Homework 2
Homework 2
Please remember to include your name and the homework number (this is Homework 2) within the document. Some additional formatting instructions are in the syllabus. To summarize:
- Turn in your homework as a PDF with a filename like
584-Homework-<number>-<your last name>.pdf
, e.g.,584-Homework-03-Smith.pdf
- Use a new page (
\newpage
) for each problem - State which question you are answering and the actual question. Then, start your answer in a new paragraph
- Use environments such as
proof
andtheorem
(via\begin{proof}
…\end{proof}
) - Use 12pt option
\documentclass[12pt]{amsart}
and\linespread{2.4}
.
Please find and use the LaTeX template uploaded to BlackBoard and/or course website.
This homework involves exercises from the Hassett textbook.
- A.13 (Appendix A, page 244)
- One of 1.7 or 1.8 (Chapter 1, page 8) (for Exercise 1.8, the relevant example is Example 1.9)
- One of 1.9-1.14*
- Exercise 1.12 should say: Show that at least four of these points are collinear.

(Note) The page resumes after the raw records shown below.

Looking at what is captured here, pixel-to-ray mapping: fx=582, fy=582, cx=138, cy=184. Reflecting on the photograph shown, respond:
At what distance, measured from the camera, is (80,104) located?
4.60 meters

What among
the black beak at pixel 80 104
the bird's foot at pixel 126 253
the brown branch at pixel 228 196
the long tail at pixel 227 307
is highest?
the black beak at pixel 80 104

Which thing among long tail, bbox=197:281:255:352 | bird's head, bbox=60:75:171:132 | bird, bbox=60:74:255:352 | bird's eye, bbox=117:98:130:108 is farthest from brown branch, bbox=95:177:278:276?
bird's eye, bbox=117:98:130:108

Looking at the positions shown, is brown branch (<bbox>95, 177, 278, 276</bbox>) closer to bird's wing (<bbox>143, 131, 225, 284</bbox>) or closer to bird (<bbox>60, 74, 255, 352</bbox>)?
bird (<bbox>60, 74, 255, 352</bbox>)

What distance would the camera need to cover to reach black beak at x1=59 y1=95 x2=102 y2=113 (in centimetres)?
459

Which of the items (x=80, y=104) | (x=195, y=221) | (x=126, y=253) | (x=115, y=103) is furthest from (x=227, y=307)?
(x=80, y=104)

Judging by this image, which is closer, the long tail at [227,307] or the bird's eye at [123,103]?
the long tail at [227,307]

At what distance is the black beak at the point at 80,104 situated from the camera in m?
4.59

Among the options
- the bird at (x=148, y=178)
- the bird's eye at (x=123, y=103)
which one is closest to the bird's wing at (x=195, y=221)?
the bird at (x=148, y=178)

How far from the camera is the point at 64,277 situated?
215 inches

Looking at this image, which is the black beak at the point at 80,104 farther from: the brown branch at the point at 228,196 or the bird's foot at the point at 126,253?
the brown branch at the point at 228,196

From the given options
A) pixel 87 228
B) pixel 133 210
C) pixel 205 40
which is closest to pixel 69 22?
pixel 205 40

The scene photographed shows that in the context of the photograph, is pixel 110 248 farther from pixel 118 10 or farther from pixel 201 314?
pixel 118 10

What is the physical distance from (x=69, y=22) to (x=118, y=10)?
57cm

Exercise 1.8 is more straightforward than 1.7, and probably 1.10 is more straightforward than then other ones 1.9, 1.11-1.14. (The tricky part is knowing what “ring of \(k\)-valued functions on \(S\)” means. It means functions from the set \(S\) to the field \(k\). Any polynomial \(f\) gives you one of these functions, \(f : S \to k\), where for each point \(P\) in the set \(S\), \(f(P)\) is given by evaluating the polynomial \(f\) at the point \(P\)—in other words, plugging \(P\) into \(f\). If \(S\) has \(m\) points \(P_1,\dotsc,P_m\), then each function gives a vector of values, \( (f(P_1),\dotsc,f(P_m)) \), and we can think of this ring of functions as an \(m\)-dimensional vector space, \(k^m\). Can you see why the mapping from \( P_{n,d} \) to this vector space is a linear map, and how the ideal \(I\) relates to the kernel?)
(I hope that you will at least think a little about all of these problems and solve as many as possible. Turn in the best and/or most interesting ones you are able to solve.)
You are encouraged to work together on the homework!